Le continuum d'autonomie en quatre niveaux, dont trois agentiques, avec la frontière agentique et la marche de l'usage au projet

Le continuum d'autonomie : quatre niveaux, dont trois agentiques. Graduation cohérente avec l'échelle d'autonomie de l'OCDE, février 2026.

La vraie marche se situe un cran plus loin, entre l'agent supervisé et les niveaux supérieurs. L'agent supervisé s'attrape par l'usage : un utilisateur avancé le configure dans son outil, l'essaie, l'adopte ou l'abandonne.

L'agent autonome et le multi-agents relèvent d'une autre discipline : ils se construisent avec des frameworks d'orchestration comme LangChain, LangGraph ou CrewAI, et se relient aux systèmes de l'entreprise par des protocoles d'interconnexion comme MCP, avec ce que cela suppose de choix d'architecture, de mémoire et de sécurité.

Il faut cadrer finement, avec l'organisation, ce que le système a le droit de toucher. Il faut surtout définir un régime de contrôle et de gouvernance : qui supervise quoi, à quels jalons, qui répond des actions d'un système qui enchaîne les étapes seul.

C'est cette marche que ratent la plupart des projets abandonnés : lancés avec les réflexes de l'essai, ils rencontrent les exigences du système. Le décideur n'a rien à coder ; les grands principes de structure lui suffisent, précisément pour cadrer ces choix au lieu de les subir.
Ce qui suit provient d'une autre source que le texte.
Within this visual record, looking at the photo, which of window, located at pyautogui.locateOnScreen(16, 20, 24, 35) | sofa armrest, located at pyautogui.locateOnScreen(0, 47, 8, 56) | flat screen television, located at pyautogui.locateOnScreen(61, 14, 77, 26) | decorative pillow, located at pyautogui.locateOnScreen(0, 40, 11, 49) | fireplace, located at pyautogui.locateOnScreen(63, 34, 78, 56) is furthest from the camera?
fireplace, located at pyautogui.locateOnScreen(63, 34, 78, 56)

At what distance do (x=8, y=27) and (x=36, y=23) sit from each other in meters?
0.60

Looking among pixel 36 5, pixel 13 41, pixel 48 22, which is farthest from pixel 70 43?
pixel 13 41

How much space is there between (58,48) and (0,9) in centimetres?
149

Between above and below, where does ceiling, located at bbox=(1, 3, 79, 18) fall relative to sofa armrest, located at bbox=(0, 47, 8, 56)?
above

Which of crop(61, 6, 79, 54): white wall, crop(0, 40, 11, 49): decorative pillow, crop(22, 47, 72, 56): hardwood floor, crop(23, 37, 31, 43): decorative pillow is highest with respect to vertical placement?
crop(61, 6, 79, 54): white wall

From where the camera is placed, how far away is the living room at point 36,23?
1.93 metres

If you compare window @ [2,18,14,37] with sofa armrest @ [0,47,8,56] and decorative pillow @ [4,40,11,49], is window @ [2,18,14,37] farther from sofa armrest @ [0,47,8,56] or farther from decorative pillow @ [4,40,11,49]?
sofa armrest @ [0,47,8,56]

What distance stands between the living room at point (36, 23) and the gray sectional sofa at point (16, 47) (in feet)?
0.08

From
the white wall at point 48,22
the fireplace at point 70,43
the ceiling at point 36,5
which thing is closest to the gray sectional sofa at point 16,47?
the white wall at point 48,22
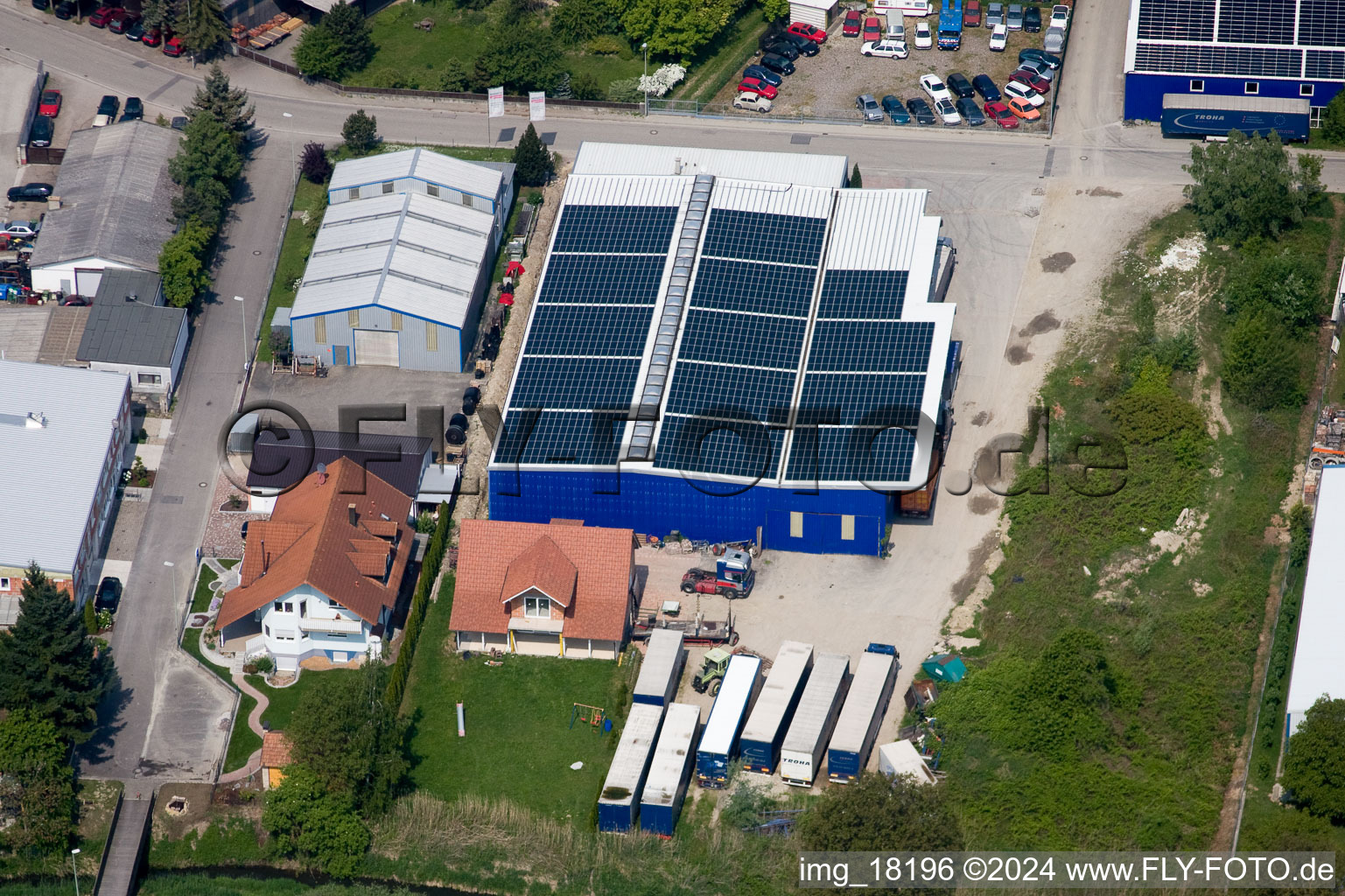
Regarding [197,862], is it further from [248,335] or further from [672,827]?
[248,335]

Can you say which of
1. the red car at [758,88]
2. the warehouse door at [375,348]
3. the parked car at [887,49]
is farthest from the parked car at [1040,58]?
the warehouse door at [375,348]

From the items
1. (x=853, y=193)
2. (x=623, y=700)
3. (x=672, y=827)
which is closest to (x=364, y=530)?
(x=623, y=700)

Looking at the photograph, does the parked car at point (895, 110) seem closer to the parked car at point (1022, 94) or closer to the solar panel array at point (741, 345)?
the parked car at point (1022, 94)

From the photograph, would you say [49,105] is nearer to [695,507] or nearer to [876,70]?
[876,70]

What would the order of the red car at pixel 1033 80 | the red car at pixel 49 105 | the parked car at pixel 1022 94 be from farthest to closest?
the red car at pixel 1033 80 → the parked car at pixel 1022 94 → the red car at pixel 49 105

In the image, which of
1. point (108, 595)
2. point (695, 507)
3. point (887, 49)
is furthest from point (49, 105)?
point (695, 507)

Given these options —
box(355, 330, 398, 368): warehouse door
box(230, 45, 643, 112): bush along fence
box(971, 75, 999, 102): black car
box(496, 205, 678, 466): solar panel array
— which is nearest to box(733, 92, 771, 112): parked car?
box(230, 45, 643, 112): bush along fence

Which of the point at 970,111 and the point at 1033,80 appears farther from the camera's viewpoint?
the point at 1033,80
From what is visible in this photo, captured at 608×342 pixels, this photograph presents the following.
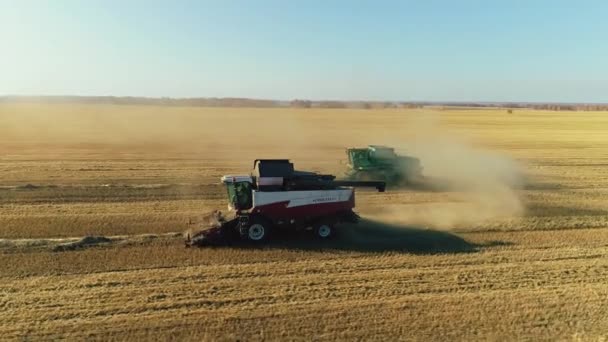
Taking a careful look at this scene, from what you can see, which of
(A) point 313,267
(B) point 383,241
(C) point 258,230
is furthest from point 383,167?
(A) point 313,267

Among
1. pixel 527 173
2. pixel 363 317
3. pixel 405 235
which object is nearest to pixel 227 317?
pixel 363 317

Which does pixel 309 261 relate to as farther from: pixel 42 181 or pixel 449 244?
pixel 42 181

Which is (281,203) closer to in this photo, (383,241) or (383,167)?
(383,241)

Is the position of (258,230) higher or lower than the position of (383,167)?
lower

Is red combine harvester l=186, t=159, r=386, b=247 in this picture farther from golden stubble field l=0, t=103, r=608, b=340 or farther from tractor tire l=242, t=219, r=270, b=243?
golden stubble field l=0, t=103, r=608, b=340

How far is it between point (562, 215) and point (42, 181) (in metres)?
20.4

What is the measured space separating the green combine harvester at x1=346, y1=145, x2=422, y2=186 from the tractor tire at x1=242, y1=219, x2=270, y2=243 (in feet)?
32.5

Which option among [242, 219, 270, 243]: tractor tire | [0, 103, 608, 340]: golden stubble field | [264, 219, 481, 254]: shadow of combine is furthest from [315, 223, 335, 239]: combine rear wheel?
[242, 219, 270, 243]: tractor tire

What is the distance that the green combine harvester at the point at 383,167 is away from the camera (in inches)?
895

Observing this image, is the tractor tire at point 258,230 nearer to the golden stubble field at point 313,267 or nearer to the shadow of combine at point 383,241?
the shadow of combine at point 383,241

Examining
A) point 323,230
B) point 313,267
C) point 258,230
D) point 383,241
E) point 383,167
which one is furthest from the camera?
point 383,167

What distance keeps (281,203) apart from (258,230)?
0.94 meters

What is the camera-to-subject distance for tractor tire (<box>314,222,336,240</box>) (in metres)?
14.0

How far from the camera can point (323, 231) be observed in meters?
14.1
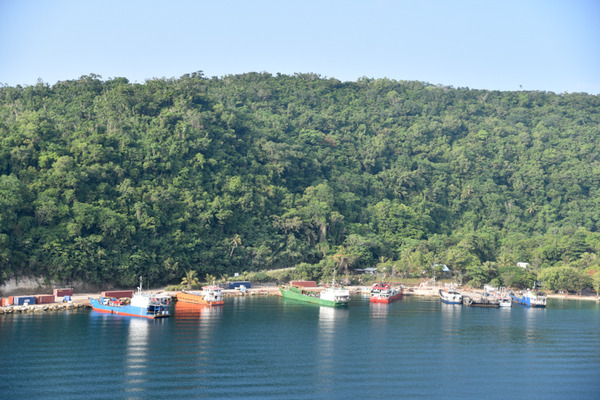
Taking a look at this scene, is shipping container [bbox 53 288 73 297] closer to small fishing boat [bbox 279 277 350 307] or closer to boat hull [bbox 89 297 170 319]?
boat hull [bbox 89 297 170 319]

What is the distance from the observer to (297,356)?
182ft

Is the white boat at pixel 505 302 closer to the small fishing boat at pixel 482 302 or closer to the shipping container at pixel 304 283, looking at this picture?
the small fishing boat at pixel 482 302

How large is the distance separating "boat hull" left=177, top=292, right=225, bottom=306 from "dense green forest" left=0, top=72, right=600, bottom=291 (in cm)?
844

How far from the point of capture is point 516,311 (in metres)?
85.5

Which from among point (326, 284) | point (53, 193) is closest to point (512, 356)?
point (326, 284)

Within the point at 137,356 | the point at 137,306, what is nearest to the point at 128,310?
the point at 137,306

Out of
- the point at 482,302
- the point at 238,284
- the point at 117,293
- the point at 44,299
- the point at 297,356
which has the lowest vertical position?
the point at 297,356

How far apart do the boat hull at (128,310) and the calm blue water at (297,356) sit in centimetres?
139

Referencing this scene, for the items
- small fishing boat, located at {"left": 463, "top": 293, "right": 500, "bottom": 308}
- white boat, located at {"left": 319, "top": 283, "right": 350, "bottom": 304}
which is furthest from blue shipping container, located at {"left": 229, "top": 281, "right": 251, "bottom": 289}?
small fishing boat, located at {"left": 463, "top": 293, "right": 500, "bottom": 308}

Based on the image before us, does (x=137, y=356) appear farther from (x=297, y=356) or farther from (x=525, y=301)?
(x=525, y=301)

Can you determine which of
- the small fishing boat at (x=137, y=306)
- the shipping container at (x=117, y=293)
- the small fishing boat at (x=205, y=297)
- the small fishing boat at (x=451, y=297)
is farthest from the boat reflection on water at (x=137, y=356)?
the small fishing boat at (x=451, y=297)

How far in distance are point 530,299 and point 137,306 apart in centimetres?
5193

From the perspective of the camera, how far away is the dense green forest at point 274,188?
91188 mm

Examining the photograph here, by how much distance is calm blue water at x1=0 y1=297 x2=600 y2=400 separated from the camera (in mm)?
46125
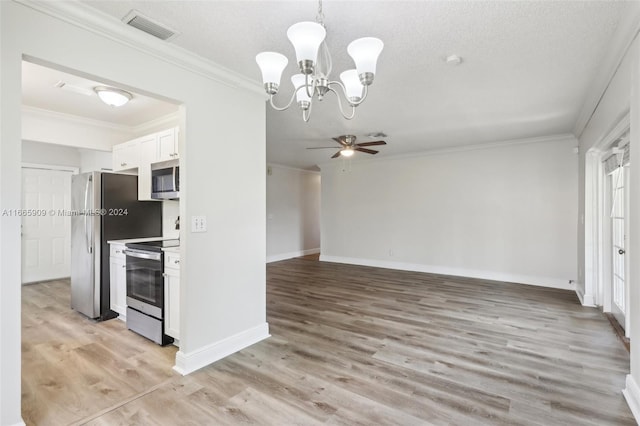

Et chaque cran transféré déplace le travail. Le producteur devient éditeur et vérificateur de productions qu'il n'a pas réalisées lui-même. Le manager encadre des personnes et des agents : il paramètre, oriente, arbitre. Les compétences se recomposent vers l'évaluation critique, le contrôle de la qualité, le cadrage.

L'hybridation entre humains et agents aura lieu, à des degrés qui tiendront aux caractéristiques, aux appétences et à la culture de chaque entreprise ; l'anticiper coûte moins cher que la subir. Pour le lecteur RH, le repère tient en une ligne : le niveau d'autonomie visé fixe le seuil où les questions humaines se posent : la charge, les rôles, les parcours, et ce qui gagne à se discuter tôt avec les représentants du personnel.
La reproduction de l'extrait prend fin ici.